Dejando escapar la presión (62-0513e)

Todos nos desanimamos. Puede ser en el trabajo, con nuestra familia o, frecuentemente, con nosotros mismos. No obstante, el Señor conoce cada situación. Él sabe a qué hora se despiertan ustedes, lo que piensan en el trabajo y hasta el color de sus zapatos. Él sabe todo y sigue siendo el Gran Consolador. Este hermano de California estaba desanimado y luego se dio cuenta de que el Señor Jesús lo sabía todo. El siguiente es su testimonio.

Saludos en el Nombre del Señor Jesucristo:

Hoy es sábado y hace solo unas horas terminamos el precioso Tiempo a Solas mundial. Deseo adorar al Señor compartiéndoles este testimonio.

Trabajo como supervisor y trato con incrédulos. El diablo siempre está allí para importunarme y hacerme sentir miserable. Algunos no tienen buena actitud, no se llevan bien con los demás, no trabajan lo suficiente y se entretienen con juegos. Otros solo se quejan del salario, de los impuestos y piensan que tengo preferidos, que no soy justo y demás.

**DATOS GUARDADOS:**
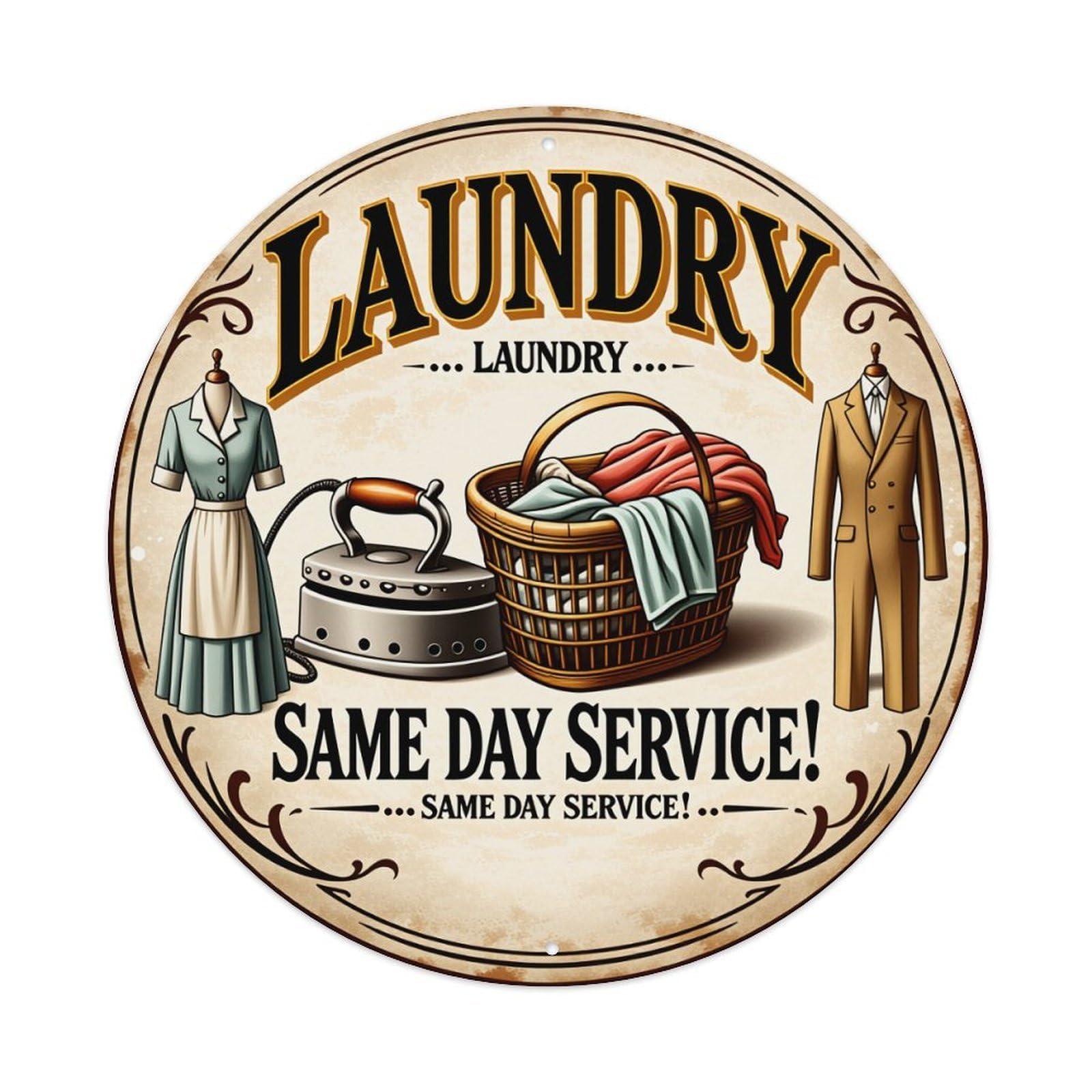 Laundry Service Same Day Ironing Basket Clothes Round Vintage Tin Sign,Retro Wall Art,Metal Poster for Home, Bar, Garage, Cafe, Rustic Indoor & Outdoor Decor, 8x8 Inches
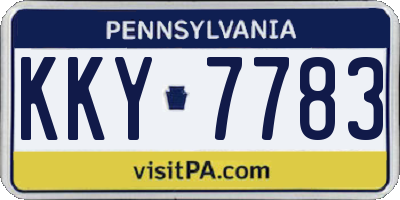 PA license plate KKY7783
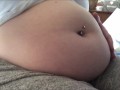 Swollen Belly Girl Stuffed Belly Rubs and Moans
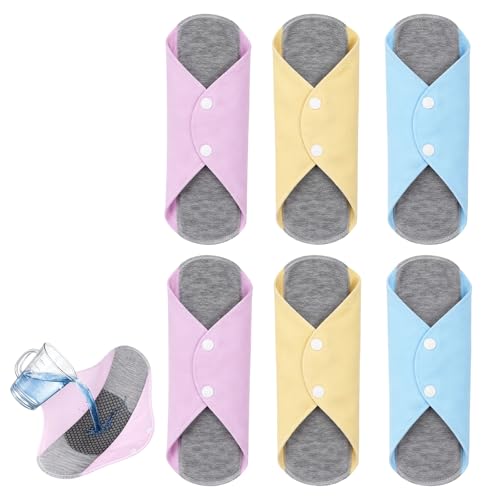 6 PCS Reusable Incontinence Pads Reusable Incontinence Pads for Women Reusable Pads Menstrual for Daily Bladder Leak Protection Bringing You a Dry Experience (Random Color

**EJERCICIOS:**
a – Haz una lista de lo que el supervisor del texto dice de «Algunos» de las personas con las que trata en el trabajo.
b – Reproduce tal cual el fragmento del texto que empieza en las palabras "Todos nos desanimamos." y termina después de "es su testimonio.".

**RESPUESTAS:**
a –
- No tienen buena actitud.
- No se llevan bien con los demás.
- No trabajan lo suficiente.
- Se entretienen con juegos.

b –
Todos nos desanimamos. Puede ser en el trabajo, con nuestra familia o, frecuentemente, con nosotros mismos. No obstante, el Señor conoce cada situación. Él sabe a qué hora se despiertan ustedes, lo que piensan en el trabajo y hasta el color de sus zapatos. Él sabe todo y sigue siendo el Gran Consolador. Este hermano de California estaba desanimado y luego se dio cuenta de que el Señor Jesús lo sabía todo. El siguiente es su testimonio.